When these publishers stop leeching money from the public (journal subscriptions) and stop demanding ridiculous charges for publishing (article processing charges), we will consider it. Since they are quite content to abuse the scientific reputational system for their own monetary benefit, I refuse to work for them for free. “the mountain must come to Muhammad”. https://en.wikipedia.org/wiki/Wikipedia:Manual_of_Style/Dates_and_numbers
We are aware that this study would probably get quite a bit of attention if it was published in a mainstream journal. However, since we consider this to be unethical, we will have to pursue other means of getting attention. For instance, by sending the paper to Jussim/other colleagues, posting it on Twitter, Researchgate, Facebook, etc.
--
The project files have been updated with the changes mentioned above (version 15).
First, there is nearly no introduction and no theory. Its a very Ockham-British-Lynn like data driven paper. More verbalization and generally a better formatting of ODP papers would be helpful.
Personally, I find it annoying to read papers with long introductions. I tend to just skim or skip them entirely. I write my own papers in the style that I would like to read: straightforward and to the point. Other reviewers like John Fuerst has applauded this presentation style previously and it is thus impossible to satisfy both kinds of reviewers.
Next there is a lot of statistical analysis and it seems the authors have analyzed all what is possible to do with the given data. However, data analysis should be driven by research questions and theory.
I prefer to put more analyses in one paper than publishing multiple papers. This saves work because one does not have to write two similar introductions, repeat descriptive analyses and go thru peer review twice, which can take months. The result is that papers tend to be longer than normal and be target-paper-type such as the very long paper recently published in Mankind Quarterly (>100 pages with a ~50 page reply; http://mankindquarterly.org/archive/volume.php?v=107 ). For the benefit of the reader, it keeps related analyses together so one has doesn't have to download two papers to find all the analyses done on the same dataset (until/unless someone reuses the data for some other study, that is).
Introduction: You wrote “stereotypes were moderately accurate (median correlational accuracy score = .51)”. Usually, taken Cohen’s levels for interpretation r=.10 is a small correlation, .30 a medium and .50 a large correlation. For the validity of tests r=.50 is taken as a large correlation (Fisseni).
Cohen, J. (1988). Statistical power analysis for the behavioral sciences. Hillsdale, NJ: Erlbaum.
Fisseni, H.-J. (2004/1997/1990). Lehrbuch der psychologischen Diagnostik. Göttingen: Verlag für Psychologie.
However, for reliability measures higher correlations are expected (r=.80 medium, r=.90 high; Fisseni). And as I remember averaging Jussim’s (2012, his tables 17-1 to 17-3) results the average correlation between stereotypes and criteria is about r=.81.
So you should discuss possible benchmarks/norms and justify your taken benchmark for interpretation.
We have changed the wording to fairly accurate. The correlations in the area of .80 are consensual/aggregate stereotypes, not individual/personal stereotypes. E.g. Jussim's Table 17-1 has .42, .36 and .69 as individual-level accuracy correlations (he does not say which kind of average was used, so I presume it's the arithmetic mean; we used medians due to the skewed distribution). We found mean/median individual accuracy of .43/.48, so the values are in the same ballpark. His aggregate accuracy correlations in the same table are .60, .93, .88, .93, .53, .77, .77, .68, .72. This is close to our aggregate accuracy finding of .70. The previous studies used small, unrepresentative samples (N's 60-90ish), so not too much weight should be put into them. We have expanded on our discussion to include a discussion of previous numeric results.
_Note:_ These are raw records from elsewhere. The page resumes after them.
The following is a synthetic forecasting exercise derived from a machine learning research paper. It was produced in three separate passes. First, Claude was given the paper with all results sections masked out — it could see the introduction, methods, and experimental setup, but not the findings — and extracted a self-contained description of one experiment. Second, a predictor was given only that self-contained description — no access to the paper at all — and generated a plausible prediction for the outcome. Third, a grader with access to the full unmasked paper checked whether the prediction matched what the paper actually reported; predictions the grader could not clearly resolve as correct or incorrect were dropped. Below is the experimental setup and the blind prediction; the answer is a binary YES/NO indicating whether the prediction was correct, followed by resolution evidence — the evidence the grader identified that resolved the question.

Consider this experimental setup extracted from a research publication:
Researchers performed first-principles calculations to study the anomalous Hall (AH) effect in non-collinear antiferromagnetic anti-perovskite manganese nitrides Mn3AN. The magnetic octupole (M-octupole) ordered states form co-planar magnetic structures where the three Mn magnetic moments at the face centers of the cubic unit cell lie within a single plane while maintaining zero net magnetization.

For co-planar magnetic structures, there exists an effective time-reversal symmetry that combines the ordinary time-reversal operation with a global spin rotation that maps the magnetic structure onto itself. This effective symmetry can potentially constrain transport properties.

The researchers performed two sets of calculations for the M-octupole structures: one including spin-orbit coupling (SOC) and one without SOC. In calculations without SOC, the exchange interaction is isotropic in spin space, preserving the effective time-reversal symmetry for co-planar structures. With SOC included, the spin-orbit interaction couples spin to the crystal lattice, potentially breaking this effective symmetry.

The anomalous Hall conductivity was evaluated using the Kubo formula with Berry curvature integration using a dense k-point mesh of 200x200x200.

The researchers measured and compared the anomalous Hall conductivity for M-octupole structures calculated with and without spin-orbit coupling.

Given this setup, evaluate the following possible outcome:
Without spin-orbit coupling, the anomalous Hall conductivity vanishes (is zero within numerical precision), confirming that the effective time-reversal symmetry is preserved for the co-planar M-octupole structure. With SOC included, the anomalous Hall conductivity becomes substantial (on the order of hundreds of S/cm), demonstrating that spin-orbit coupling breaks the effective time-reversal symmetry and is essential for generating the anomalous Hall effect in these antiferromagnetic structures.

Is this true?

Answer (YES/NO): YES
1. Disclosure. You start your questionnaire (translated to English) with:
“When people have expectations about how one or more groups are or behaves, it’s often called a “prejudice” or “stereotype”. Often it’s said that they are inaccurate, even without examining this. The purpose of this study is to examine how precise the Danes’ stereotypes of immigrants are. Which is why we ask of you to evaluate how well a plethora of immigrant groups in Denmark perform, without looking up the numbers beforehand.”
In this way the surveyed persons know what is going on and that may bias their answers and your results. You should better frame it more neutrally and bend thoughts [distract] from the stereotype subject.
Explaining the purpose of the study was done by the suggestion of the pollster who thought it might help get higher quality data. Note that we had a fair amount of problems with getting people to understand the assignment and/or fill it out honestly. It's hard to say whether this introduction helped or not. We have more stereotype accuracy studies planned and so we can test whether explaining the purpose makes a difference or not.
We have added a paragraph in the discussion about this fact and how it may have biased findings.
2. Ask more questions. Not only ask about migrants and public assistance (welfare), but also about crime and about divorce and family stability or production of jobs (anything positive on immigrants) or student performance. And a totally different subject as differences between men and women.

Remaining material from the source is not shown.